Financial Analytics with Python

Credit Risk Modelling on the Loan Dataset

The dataset has four features namely default(our target feature), student, balance and income. An extensive EDA was performed and financial insights were derived. Modelling was done implementing Logistic Regression after balancing the dataset using SMOTE(Imblearn Oversampler). Performance metrices like Confusion matrix, classification report were considerd for validating the model. Dataset used- "Default.csv"

Simple Portfolio using Python

The Goal was creating a sample portfolio and finding out portfolio simple returns, get daily returns, volatility, etc. The data was extracted from Yahoo Finance using Pandas Data Reader. Stocks for "FB", "AMZN", "AAPL", "NFLX", "GOOG" were considered. Data used- Yahoo Finance with Pandas Datareader for extracting FAANG stock prices. NOTE: I took 2013-01-01 as the starting date because Facebook did not have an Initial Public Offering (IPL) prior mid 2012.

ETH Price Prediction using SVR

A simple Support Vector Machine Regressor was implemented for predicting the next 5 days price of Ethereum based on historical data. Actual price vs Predicted price was then compared and plotted. Data was gathered from Yahoo Finance from 01/01/2021 till 08/09/2021.(ETH-USD.csv)

Investment Strategy Using Python

Here, I have assumeed that the individual retires in 10 years and the expenses of that individual is fixed. There is a saying that "If you invest 50% of your income for 10 years then after 10 years you will be able to support yourself." I have considered the annual income to be $ , we 35000(it can be changed to any number), interest rate to be 8%(it can be also changed) and the individual spends 50% of his income into expenses and the remaining 50% into investments(this proportion can also be changed and a savigs factor can be added). Then, I have calculate the Yearly Income, Yearly Expenses, Yearly Investments and Annual Returns for the next 20 years and I have tried to validate the above saying. We can see that by 2030 the indivial's investments will be able to sustain him/her financially.

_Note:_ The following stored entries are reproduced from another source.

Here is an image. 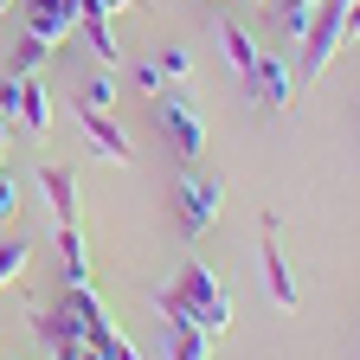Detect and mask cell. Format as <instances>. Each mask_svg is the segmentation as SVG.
<instances>
[{
	"mask_svg": "<svg viewBox=\"0 0 360 360\" xmlns=\"http://www.w3.org/2000/svg\"><path fill=\"white\" fill-rule=\"evenodd\" d=\"M167 296L180 302V309H187V322H200L212 341L225 335V328H232V296H225V283H219V270H206V264H180L174 270V277H167Z\"/></svg>",
	"mask_w": 360,
	"mask_h": 360,
	"instance_id": "obj_1",
	"label": "cell"
},
{
	"mask_svg": "<svg viewBox=\"0 0 360 360\" xmlns=\"http://www.w3.org/2000/svg\"><path fill=\"white\" fill-rule=\"evenodd\" d=\"M347 45V20H341V0H322L315 7V20L302 26V39H296V52H302V65H296V77L302 84H315L328 65H335V52Z\"/></svg>",
	"mask_w": 360,
	"mask_h": 360,
	"instance_id": "obj_2",
	"label": "cell"
},
{
	"mask_svg": "<svg viewBox=\"0 0 360 360\" xmlns=\"http://www.w3.org/2000/svg\"><path fill=\"white\" fill-rule=\"evenodd\" d=\"M219 206H225V193H219L212 174H180V187H174V219H180V232H187V238L212 232V225H219Z\"/></svg>",
	"mask_w": 360,
	"mask_h": 360,
	"instance_id": "obj_3",
	"label": "cell"
},
{
	"mask_svg": "<svg viewBox=\"0 0 360 360\" xmlns=\"http://www.w3.org/2000/svg\"><path fill=\"white\" fill-rule=\"evenodd\" d=\"M161 135H167V148L180 155V161H200V148H206V116L193 110V97H161Z\"/></svg>",
	"mask_w": 360,
	"mask_h": 360,
	"instance_id": "obj_4",
	"label": "cell"
},
{
	"mask_svg": "<svg viewBox=\"0 0 360 360\" xmlns=\"http://www.w3.org/2000/svg\"><path fill=\"white\" fill-rule=\"evenodd\" d=\"M77 129H84L90 155H103L110 167H135V142L116 129V116H110V110H77Z\"/></svg>",
	"mask_w": 360,
	"mask_h": 360,
	"instance_id": "obj_5",
	"label": "cell"
},
{
	"mask_svg": "<svg viewBox=\"0 0 360 360\" xmlns=\"http://www.w3.org/2000/svg\"><path fill=\"white\" fill-rule=\"evenodd\" d=\"M20 7H26V32L45 45H65L77 26V0H20Z\"/></svg>",
	"mask_w": 360,
	"mask_h": 360,
	"instance_id": "obj_6",
	"label": "cell"
},
{
	"mask_svg": "<svg viewBox=\"0 0 360 360\" xmlns=\"http://www.w3.org/2000/svg\"><path fill=\"white\" fill-rule=\"evenodd\" d=\"M296 84H302V77L290 71V58H257V71H251V90H257L264 110H290Z\"/></svg>",
	"mask_w": 360,
	"mask_h": 360,
	"instance_id": "obj_7",
	"label": "cell"
},
{
	"mask_svg": "<svg viewBox=\"0 0 360 360\" xmlns=\"http://www.w3.org/2000/svg\"><path fill=\"white\" fill-rule=\"evenodd\" d=\"M71 32H84V45L97 52V65H122V39L110 32V13H103V7L77 0V26H71Z\"/></svg>",
	"mask_w": 360,
	"mask_h": 360,
	"instance_id": "obj_8",
	"label": "cell"
},
{
	"mask_svg": "<svg viewBox=\"0 0 360 360\" xmlns=\"http://www.w3.org/2000/svg\"><path fill=\"white\" fill-rule=\"evenodd\" d=\"M39 193L52 206V225H77V174L71 167H39Z\"/></svg>",
	"mask_w": 360,
	"mask_h": 360,
	"instance_id": "obj_9",
	"label": "cell"
},
{
	"mask_svg": "<svg viewBox=\"0 0 360 360\" xmlns=\"http://www.w3.org/2000/svg\"><path fill=\"white\" fill-rule=\"evenodd\" d=\"M264 290H270L277 309H296V270H290V257H283L277 238H264Z\"/></svg>",
	"mask_w": 360,
	"mask_h": 360,
	"instance_id": "obj_10",
	"label": "cell"
},
{
	"mask_svg": "<svg viewBox=\"0 0 360 360\" xmlns=\"http://www.w3.org/2000/svg\"><path fill=\"white\" fill-rule=\"evenodd\" d=\"M219 52H225V65L238 71V84H251V71H257V58H264V52H257V39H251L245 26H232V20L219 26Z\"/></svg>",
	"mask_w": 360,
	"mask_h": 360,
	"instance_id": "obj_11",
	"label": "cell"
},
{
	"mask_svg": "<svg viewBox=\"0 0 360 360\" xmlns=\"http://www.w3.org/2000/svg\"><path fill=\"white\" fill-rule=\"evenodd\" d=\"M90 354H97V360H142V347H135V341L110 322V315H97V322H90Z\"/></svg>",
	"mask_w": 360,
	"mask_h": 360,
	"instance_id": "obj_12",
	"label": "cell"
},
{
	"mask_svg": "<svg viewBox=\"0 0 360 360\" xmlns=\"http://www.w3.org/2000/svg\"><path fill=\"white\" fill-rule=\"evenodd\" d=\"M167 360H212V335L200 322H167Z\"/></svg>",
	"mask_w": 360,
	"mask_h": 360,
	"instance_id": "obj_13",
	"label": "cell"
},
{
	"mask_svg": "<svg viewBox=\"0 0 360 360\" xmlns=\"http://www.w3.org/2000/svg\"><path fill=\"white\" fill-rule=\"evenodd\" d=\"M20 122H26L32 135H52V90H45L39 77L20 84Z\"/></svg>",
	"mask_w": 360,
	"mask_h": 360,
	"instance_id": "obj_14",
	"label": "cell"
},
{
	"mask_svg": "<svg viewBox=\"0 0 360 360\" xmlns=\"http://www.w3.org/2000/svg\"><path fill=\"white\" fill-rule=\"evenodd\" d=\"M52 245H58V257H65V283H84V277H90V251H84V238H77V225H58Z\"/></svg>",
	"mask_w": 360,
	"mask_h": 360,
	"instance_id": "obj_15",
	"label": "cell"
},
{
	"mask_svg": "<svg viewBox=\"0 0 360 360\" xmlns=\"http://www.w3.org/2000/svg\"><path fill=\"white\" fill-rule=\"evenodd\" d=\"M116 103V77H110V65L103 71H90L84 84H77V110H110Z\"/></svg>",
	"mask_w": 360,
	"mask_h": 360,
	"instance_id": "obj_16",
	"label": "cell"
},
{
	"mask_svg": "<svg viewBox=\"0 0 360 360\" xmlns=\"http://www.w3.org/2000/svg\"><path fill=\"white\" fill-rule=\"evenodd\" d=\"M26 264H32V245L26 238H0V290H13L26 277Z\"/></svg>",
	"mask_w": 360,
	"mask_h": 360,
	"instance_id": "obj_17",
	"label": "cell"
},
{
	"mask_svg": "<svg viewBox=\"0 0 360 360\" xmlns=\"http://www.w3.org/2000/svg\"><path fill=\"white\" fill-rule=\"evenodd\" d=\"M52 52H58V45H45V39H32V32H26V39L13 45V71H20V77H39V65L52 58Z\"/></svg>",
	"mask_w": 360,
	"mask_h": 360,
	"instance_id": "obj_18",
	"label": "cell"
},
{
	"mask_svg": "<svg viewBox=\"0 0 360 360\" xmlns=\"http://www.w3.org/2000/svg\"><path fill=\"white\" fill-rule=\"evenodd\" d=\"M155 65H161V77H193V58H187V45H167V52H161Z\"/></svg>",
	"mask_w": 360,
	"mask_h": 360,
	"instance_id": "obj_19",
	"label": "cell"
},
{
	"mask_svg": "<svg viewBox=\"0 0 360 360\" xmlns=\"http://www.w3.org/2000/svg\"><path fill=\"white\" fill-rule=\"evenodd\" d=\"M13 212H20V180L0 174V219H13Z\"/></svg>",
	"mask_w": 360,
	"mask_h": 360,
	"instance_id": "obj_20",
	"label": "cell"
},
{
	"mask_svg": "<svg viewBox=\"0 0 360 360\" xmlns=\"http://www.w3.org/2000/svg\"><path fill=\"white\" fill-rule=\"evenodd\" d=\"M20 84H26L20 71H7V77H0V110H13V116H20Z\"/></svg>",
	"mask_w": 360,
	"mask_h": 360,
	"instance_id": "obj_21",
	"label": "cell"
},
{
	"mask_svg": "<svg viewBox=\"0 0 360 360\" xmlns=\"http://www.w3.org/2000/svg\"><path fill=\"white\" fill-rule=\"evenodd\" d=\"M161 84H167L161 65H135V90H155V97H161Z\"/></svg>",
	"mask_w": 360,
	"mask_h": 360,
	"instance_id": "obj_22",
	"label": "cell"
},
{
	"mask_svg": "<svg viewBox=\"0 0 360 360\" xmlns=\"http://www.w3.org/2000/svg\"><path fill=\"white\" fill-rule=\"evenodd\" d=\"M341 20H347V39H360V0H347V7H341Z\"/></svg>",
	"mask_w": 360,
	"mask_h": 360,
	"instance_id": "obj_23",
	"label": "cell"
},
{
	"mask_svg": "<svg viewBox=\"0 0 360 360\" xmlns=\"http://www.w3.org/2000/svg\"><path fill=\"white\" fill-rule=\"evenodd\" d=\"M90 7H103V13L116 20V13H129V7H135V0H90Z\"/></svg>",
	"mask_w": 360,
	"mask_h": 360,
	"instance_id": "obj_24",
	"label": "cell"
},
{
	"mask_svg": "<svg viewBox=\"0 0 360 360\" xmlns=\"http://www.w3.org/2000/svg\"><path fill=\"white\" fill-rule=\"evenodd\" d=\"M7 7H20V0H0V13H7Z\"/></svg>",
	"mask_w": 360,
	"mask_h": 360,
	"instance_id": "obj_25",
	"label": "cell"
},
{
	"mask_svg": "<svg viewBox=\"0 0 360 360\" xmlns=\"http://www.w3.org/2000/svg\"><path fill=\"white\" fill-rule=\"evenodd\" d=\"M341 7H347V0H341Z\"/></svg>",
	"mask_w": 360,
	"mask_h": 360,
	"instance_id": "obj_26",
	"label": "cell"
}]
</instances>
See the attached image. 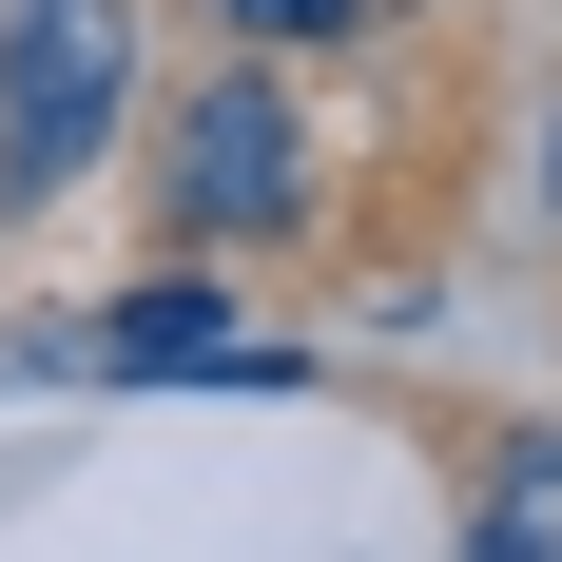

Bitcoin Price Movement Classifier

The Data set was collected from Yahoo finance and contains the historical price of Bitcoins from 01/01/2021 till 09/09/2021. "BTH-USD.csv" is the data set file. I have calculated the Exponential Moving Average Indicator (EMA) to get more importance on the recent price data. Then Relative Strength Index (RSI) was calculated which hepls in understanding how quickly people bid the price of Bitcoin up or Down. Then the target column was created to determine if tomorrows price will be greater than todays price,then it will be considerd 1, else 0. RSI7, RSI14, RSI20, EMA15, EMA20, EMA50 were considerd as independent features, where RSI signifies the Relative Strength Indexes for the respective time periods and EMAs the respective Exponential Moving Average Indicators. Model wa sbuilt using Rando Forest Classifier and predicted on the test data set. However, the model was not at all promising. A Lot of testing is needed and a large dataset is required. I have not performed Hyperparameter optimization because it wont make a significant impact as the dataset is very small. For getting better accuracy, other models of ML and DL might work better and we need a huge dataset as the price of Bitcoin is very volatile.

AAPL Stock Price Prediction And Forecasting Using Stacked LSTM

The Dataset (AAPL.csv) comprises of the historical data of the last five years of Apple Stock prices and was collected using Tingo API and Pandas Data Reader. I have considered the stock closing price for the entire prediction and forecast. Data preprocessing was performed as an initial step as LSTMs are sensitive to the scale of data. So, Scikit- learn's MinMAX scaler was used to convert all the data between 0 to 1. As it is a time series usecase, the datset was divided into Training and Testing data based on date. 65% of the data was used for trainig the model and the remaining 35% was used for testing. A stacked LSTM model was built using 3 hidden layers and 1 output layer. Mean Squared Error was used as a Loss function and I have used Adam as optimizer. The model performed quite well with not so high MSE value and then forecasts were made for the next 30 days based on 100 previous days time step. Visualizations were made to get a better understanding of the picture.

Credit Card Risk Assessment

The dataset("Credit_default_dataset.csv") has 24 features and one target(""). Based on the independent features like Limit balance, age, education, marriage, pay 1,2.., Bill amount 1,2.., and pay amount 1,2.., the aim was to predict whether an individual having the credit card will be defaulter for the next month. Basic data preprocessing steps were applied and a simple credit risk model was created using XGBoost Classifier. Hyperparameters were tuned and the model gave an accuracy of 82%.